The BED technique is often used in conjunction with mathematical techniques to estimate the incidence of HIV and has been widely used in South Africa, Uganda and the USA. However, despite its popularity, there have been complaints that the method can be inaccurate.
Thomas McWalter, of the University of the Witswatersrand in Johannesburg, South Africa, hoped to shed light on the accuracy of the BED assay by testing whether it had been uniformly applied in a cross-section of published BED incidence estimates.
His research team searched journal databases and discovered a total of 1136 publications that included review articles, full texts and abstracts. Of this article group, a total of 27 studies were included in a final review that took location, period, population, reported HIV incidence, the incidence estimation formula, and adjustment for false-recent results into account.
McWalter’s team discovered substantial divergence in methods in the studies. Differences were found in laboratory parameters, optical density cut-offs (the measure of the ratio of HIV-IgG to total-IgG seen as sufficient for people to be considered seroconverted), window periods, incidence estimate methods and sensitivity analysis methods (mathematical methods for testing the consistency of results).
McWalter's team then applied a universal, standardised set of procedures and parameters (such as optical density cut-offs and incidence estimate formulae) to each of the published data sets. This resulted in dramatic changes to many of the calculated incidence values.

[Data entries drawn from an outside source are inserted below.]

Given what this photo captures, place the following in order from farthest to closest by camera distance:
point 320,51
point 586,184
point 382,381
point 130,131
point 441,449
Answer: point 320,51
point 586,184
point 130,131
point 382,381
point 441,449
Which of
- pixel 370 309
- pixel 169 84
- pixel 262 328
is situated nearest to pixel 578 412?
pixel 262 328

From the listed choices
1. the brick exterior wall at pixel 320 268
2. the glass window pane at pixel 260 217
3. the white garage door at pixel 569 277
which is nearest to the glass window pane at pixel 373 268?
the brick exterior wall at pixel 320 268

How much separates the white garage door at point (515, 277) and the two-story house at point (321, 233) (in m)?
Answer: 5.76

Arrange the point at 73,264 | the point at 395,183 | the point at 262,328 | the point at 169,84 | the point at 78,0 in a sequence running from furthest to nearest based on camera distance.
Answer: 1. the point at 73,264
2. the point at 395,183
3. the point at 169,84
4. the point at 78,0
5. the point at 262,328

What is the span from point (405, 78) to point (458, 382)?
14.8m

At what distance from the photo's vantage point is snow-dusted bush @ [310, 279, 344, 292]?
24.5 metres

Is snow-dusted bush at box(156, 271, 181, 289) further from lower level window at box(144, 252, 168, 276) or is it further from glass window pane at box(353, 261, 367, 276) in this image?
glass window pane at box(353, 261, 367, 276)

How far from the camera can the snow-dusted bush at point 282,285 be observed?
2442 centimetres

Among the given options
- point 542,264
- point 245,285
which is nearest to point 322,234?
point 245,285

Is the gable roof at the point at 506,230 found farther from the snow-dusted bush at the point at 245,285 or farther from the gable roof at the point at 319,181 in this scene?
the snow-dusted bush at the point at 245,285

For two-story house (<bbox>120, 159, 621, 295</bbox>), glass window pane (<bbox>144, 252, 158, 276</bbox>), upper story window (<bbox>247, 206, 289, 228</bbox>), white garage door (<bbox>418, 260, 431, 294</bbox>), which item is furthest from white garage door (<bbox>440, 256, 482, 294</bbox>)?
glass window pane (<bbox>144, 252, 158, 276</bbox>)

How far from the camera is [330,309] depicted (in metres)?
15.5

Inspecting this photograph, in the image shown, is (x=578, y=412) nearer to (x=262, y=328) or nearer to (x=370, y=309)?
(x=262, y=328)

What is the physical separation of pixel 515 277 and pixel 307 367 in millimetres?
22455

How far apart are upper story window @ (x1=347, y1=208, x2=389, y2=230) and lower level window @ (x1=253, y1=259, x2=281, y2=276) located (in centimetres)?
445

The research indicates that using different methods gives rise to different incidence values and so clear and standardised procedures are needed if incidence values are to be comparable.
Further research presented at the conference by Professor John Hargrove of the South African Centre for Epidemiological Modeling and Analysis (SACEMA) highlighted additional problems with the technique.

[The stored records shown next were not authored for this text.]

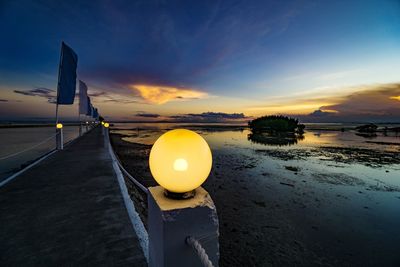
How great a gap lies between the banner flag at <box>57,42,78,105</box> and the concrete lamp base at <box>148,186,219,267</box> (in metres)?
11.9

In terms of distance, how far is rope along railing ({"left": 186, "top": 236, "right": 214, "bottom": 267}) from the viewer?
1028 mm

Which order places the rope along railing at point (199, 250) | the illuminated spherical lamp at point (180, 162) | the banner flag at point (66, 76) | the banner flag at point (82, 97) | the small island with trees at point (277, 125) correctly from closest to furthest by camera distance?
the rope along railing at point (199, 250), the illuminated spherical lamp at point (180, 162), the banner flag at point (66, 76), the banner flag at point (82, 97), the small island with trees at point (277, 125)

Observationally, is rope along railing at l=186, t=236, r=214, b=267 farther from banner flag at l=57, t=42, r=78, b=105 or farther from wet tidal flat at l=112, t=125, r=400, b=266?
banner flag at l=57, t=42, r=78, b=105

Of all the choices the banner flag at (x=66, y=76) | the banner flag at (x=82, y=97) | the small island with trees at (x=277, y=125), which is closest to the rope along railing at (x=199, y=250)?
the banner flag at (x=66, y=76)

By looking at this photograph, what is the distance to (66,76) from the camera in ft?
34.7

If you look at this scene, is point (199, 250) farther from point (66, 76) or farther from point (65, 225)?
point (66, 76)

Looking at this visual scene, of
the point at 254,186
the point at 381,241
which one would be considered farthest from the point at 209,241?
the point at 254,186

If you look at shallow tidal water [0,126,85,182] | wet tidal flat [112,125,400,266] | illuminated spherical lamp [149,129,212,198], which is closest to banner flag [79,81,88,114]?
shallow tidal water [0,126,85,182]

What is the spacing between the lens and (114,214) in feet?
10.8

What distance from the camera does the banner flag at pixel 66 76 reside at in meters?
10.1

It is well known that a subset of HIV-positive people tested with the BED assay always appear to have been recently infected even when they have been infected for many months or years. The reason for this slow (or non-existent) progression to a full antibody response is not well understood, although its occurrence is well documented. To complicate matters, another subset of people who initially seroconvert later revert to a non-seroconverted state according to the BED assay, an event, which if frequent enough, also produces incidence inaccuracies. (It should be noted that this phenomenon does not apply to standard HIV testing using the ELISA-based test.)
The Hargrove research team tested the extent to which these inaccuracies existed within a Zimbabwean dataset of 14,000 mothers, each of whom had been followed after giving birth. Of those who were HIV-positive, 5.2% were found to have BED absorbances less than 0.8 after their twelve-month retest and had, therefore, been falsely identified in the initial study as recent seroconverters. Consequently, the estimated BED annual incidence at twelve months for this group (7.6%) was 2.2 times higher than it should have been.

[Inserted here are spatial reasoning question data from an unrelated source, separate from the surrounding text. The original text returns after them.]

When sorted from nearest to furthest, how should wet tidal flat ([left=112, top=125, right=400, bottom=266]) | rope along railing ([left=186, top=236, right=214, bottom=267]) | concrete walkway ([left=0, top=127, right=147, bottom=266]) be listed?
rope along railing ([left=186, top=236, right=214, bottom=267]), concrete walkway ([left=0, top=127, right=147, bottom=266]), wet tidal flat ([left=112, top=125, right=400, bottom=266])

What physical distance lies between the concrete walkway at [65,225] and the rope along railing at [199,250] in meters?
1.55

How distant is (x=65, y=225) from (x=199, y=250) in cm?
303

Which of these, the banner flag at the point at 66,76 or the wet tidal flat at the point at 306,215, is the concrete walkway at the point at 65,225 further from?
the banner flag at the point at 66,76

The Hargrove team stress that, unless the proportion of long-term false-recent cases is adjusted for, the BED method cannot be reliably used, even when estimating relative changes in HIV incidence. He further emphasised that the proportion of people who test false-recent may be location-specific and that estimates of the proportion of people in this group should be obtained in any incident estimate study.
Both bodies of research indicate that the BED technique needs to be improved and standardised before reliable HIV incidences can be estimated from cross-sectional studies. These findings have strong implications for public policy because, without an accurate estimate of HIV incidence, it is impossible to measure whether or not prevention and treatment programmes are having an effect on HIV incidence.
Hargrove J et al. A case study of the application of the BED method for the estimation of HIV incidence. Fourth South African AIDS Conference, Durban, abstract 359, April 2009.
Hargrove J Estimating the window period for the BED method.Fourth South African AIDS Conference. Fourth South African AIDS Conference, Durban, abstract 446 (oral presentation), April 2009.
McWalter T et al. Use of the cBED enzyme immunoassay for HIV incidence estimates: a systematic review. Fourth South African AIDS Conference,Durban, abstract 363 (oral presentation), April 2009.